The Shape of Hawthorne''s Career
ISBN: 9781501735684
Platform/Publisher: JSTOR / Cornell University Press
Digital rights: Users: unlimited; Printing: chapter; Download: chapter
Subjects: Hawthorne Nathaniel 1804–1864 -- Criticism and interpretation;

This gracefully written book considers all of Nathaniel Hawthorne's works, from Fanshawe through the unfinished romances of his last years, and establishes the pattern of his literary development. Ms. Baym brings the crucial facts of Hawthorne's career into clear focus, and places the individual works within the total picture.
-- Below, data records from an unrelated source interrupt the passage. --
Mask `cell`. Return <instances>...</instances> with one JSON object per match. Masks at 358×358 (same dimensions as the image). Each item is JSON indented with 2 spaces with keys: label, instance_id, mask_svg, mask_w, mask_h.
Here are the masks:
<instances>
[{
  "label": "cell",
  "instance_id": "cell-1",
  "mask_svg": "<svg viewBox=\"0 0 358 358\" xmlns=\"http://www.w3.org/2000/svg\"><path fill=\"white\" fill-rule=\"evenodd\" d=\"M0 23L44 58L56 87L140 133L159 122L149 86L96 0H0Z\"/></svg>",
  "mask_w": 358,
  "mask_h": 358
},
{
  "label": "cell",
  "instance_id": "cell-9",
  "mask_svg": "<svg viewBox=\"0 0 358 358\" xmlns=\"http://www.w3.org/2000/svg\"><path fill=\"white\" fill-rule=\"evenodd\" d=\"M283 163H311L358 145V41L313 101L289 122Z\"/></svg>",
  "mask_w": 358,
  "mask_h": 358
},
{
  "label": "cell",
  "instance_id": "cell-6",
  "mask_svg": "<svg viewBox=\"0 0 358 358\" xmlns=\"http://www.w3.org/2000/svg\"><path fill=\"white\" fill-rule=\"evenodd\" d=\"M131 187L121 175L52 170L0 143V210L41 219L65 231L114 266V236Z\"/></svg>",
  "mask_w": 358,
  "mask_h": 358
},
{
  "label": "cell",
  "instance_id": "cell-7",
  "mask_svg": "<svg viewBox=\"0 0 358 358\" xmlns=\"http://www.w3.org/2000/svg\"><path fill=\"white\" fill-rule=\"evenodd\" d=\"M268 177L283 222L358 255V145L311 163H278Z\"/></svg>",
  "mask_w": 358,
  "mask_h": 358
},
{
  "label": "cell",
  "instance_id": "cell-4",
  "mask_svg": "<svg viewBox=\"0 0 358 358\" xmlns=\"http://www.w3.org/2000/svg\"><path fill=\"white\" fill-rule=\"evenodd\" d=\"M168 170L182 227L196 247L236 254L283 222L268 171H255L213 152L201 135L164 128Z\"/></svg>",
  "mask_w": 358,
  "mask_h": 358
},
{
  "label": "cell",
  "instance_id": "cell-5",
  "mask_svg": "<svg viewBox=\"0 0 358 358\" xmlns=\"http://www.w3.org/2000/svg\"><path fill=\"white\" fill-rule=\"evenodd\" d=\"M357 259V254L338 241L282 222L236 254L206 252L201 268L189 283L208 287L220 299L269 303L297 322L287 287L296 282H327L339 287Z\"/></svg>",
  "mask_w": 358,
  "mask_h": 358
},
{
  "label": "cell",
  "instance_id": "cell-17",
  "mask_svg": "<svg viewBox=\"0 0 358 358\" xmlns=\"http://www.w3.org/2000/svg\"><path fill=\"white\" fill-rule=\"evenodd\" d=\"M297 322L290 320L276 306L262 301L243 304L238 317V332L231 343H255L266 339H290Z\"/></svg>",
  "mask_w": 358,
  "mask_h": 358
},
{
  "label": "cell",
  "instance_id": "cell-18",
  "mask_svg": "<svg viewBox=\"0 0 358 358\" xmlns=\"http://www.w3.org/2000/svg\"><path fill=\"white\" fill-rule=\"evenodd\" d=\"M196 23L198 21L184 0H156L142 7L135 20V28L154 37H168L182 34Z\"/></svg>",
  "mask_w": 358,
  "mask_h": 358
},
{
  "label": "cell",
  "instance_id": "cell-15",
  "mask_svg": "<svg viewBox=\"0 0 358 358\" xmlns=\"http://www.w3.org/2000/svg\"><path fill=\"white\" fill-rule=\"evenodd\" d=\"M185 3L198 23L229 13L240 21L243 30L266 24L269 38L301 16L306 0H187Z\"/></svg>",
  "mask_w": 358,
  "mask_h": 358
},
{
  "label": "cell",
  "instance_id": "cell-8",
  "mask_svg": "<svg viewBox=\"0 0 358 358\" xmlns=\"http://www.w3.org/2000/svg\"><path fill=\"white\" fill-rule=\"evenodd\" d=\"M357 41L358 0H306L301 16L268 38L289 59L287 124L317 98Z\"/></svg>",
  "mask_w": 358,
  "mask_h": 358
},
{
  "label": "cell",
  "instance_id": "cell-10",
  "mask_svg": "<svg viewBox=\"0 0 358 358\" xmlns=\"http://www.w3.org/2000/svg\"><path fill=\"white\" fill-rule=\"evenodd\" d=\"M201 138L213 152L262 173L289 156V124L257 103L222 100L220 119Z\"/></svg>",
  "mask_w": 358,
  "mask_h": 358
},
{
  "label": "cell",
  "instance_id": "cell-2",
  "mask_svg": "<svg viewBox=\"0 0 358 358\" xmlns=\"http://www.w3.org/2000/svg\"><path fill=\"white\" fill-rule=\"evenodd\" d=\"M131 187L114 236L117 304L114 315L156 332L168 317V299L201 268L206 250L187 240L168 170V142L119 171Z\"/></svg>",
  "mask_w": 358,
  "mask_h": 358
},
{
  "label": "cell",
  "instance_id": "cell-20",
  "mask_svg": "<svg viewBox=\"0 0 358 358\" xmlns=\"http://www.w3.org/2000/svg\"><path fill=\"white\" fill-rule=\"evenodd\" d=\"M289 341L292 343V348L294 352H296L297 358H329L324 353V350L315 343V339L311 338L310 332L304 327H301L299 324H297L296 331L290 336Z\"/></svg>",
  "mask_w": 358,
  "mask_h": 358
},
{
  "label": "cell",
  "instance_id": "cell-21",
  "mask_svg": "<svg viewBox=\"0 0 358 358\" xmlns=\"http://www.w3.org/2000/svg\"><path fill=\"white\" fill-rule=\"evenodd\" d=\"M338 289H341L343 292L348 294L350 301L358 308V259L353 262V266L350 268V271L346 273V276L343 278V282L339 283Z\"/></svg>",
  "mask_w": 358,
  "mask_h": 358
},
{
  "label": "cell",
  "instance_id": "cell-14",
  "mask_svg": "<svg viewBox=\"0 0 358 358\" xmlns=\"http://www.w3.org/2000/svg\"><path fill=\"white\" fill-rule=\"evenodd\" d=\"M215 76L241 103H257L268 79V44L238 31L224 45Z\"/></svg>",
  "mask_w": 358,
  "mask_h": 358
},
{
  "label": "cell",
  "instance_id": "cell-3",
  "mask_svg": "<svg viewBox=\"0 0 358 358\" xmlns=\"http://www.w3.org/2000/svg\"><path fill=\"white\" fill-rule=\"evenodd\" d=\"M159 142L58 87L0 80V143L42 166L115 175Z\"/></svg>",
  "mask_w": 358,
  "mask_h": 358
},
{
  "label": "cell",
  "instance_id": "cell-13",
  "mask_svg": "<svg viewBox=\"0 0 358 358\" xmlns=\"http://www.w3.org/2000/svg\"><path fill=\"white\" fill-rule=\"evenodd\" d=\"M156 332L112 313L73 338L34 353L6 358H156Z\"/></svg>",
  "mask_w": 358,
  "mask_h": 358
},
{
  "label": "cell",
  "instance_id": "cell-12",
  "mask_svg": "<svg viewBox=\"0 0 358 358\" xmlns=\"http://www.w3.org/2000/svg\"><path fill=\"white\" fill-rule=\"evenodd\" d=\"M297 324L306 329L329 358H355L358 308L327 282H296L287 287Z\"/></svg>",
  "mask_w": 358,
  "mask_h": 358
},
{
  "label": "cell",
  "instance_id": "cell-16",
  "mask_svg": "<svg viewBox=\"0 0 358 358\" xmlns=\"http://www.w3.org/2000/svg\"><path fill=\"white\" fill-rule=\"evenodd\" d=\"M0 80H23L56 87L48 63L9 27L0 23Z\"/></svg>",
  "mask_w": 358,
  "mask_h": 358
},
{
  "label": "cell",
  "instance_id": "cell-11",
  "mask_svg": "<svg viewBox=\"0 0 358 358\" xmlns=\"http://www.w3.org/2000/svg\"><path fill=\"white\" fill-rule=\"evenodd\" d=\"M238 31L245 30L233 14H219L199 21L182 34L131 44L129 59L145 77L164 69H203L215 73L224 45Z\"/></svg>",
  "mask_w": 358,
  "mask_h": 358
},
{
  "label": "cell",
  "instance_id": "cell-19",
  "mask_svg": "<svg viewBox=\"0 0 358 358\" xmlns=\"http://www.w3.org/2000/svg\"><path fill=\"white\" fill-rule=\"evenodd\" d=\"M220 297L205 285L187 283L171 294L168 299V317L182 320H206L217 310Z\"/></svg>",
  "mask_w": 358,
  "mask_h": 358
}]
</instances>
Disputing some enduring critical pieties, she finds in Hawthorne a writer who experimented with a series of literary poses through which he tried both to discover himself and to please his audience. He realized late, she says, the paradox that the more he departed from conventional modes, the more "popular" his writing became. By looking discerningly at all of Hawthorne's work as it unfolded, Ms. Baym produces compelling new insights into a major American writer and adds appreciably to our understanding of him.


Nina Baym was born Nina Zippin in Princeton, New Jersey on June 14, 1936. She received a bachelor's degree from Cornell University, a master's degree from Radcliffe College, and a Ph.D. from Harvard University. She joined the faculty of the University of Illinois-Champaign in 1963 and taught English there until her retirement in 2004. She wrote several books including Shape of Hawthorne's Career; The Scarlet Letter: A Reading; Woman's Fiction: A Guide to Novels by and About Women in America, 1820-1870; Women Writers of the American West, 1832-1927; and Feminism and American Literary History. She also served as general editor of several editions of The Norton Anthology of American Literature. She died from complications of dementia on June 15, 2018 at the age of 82.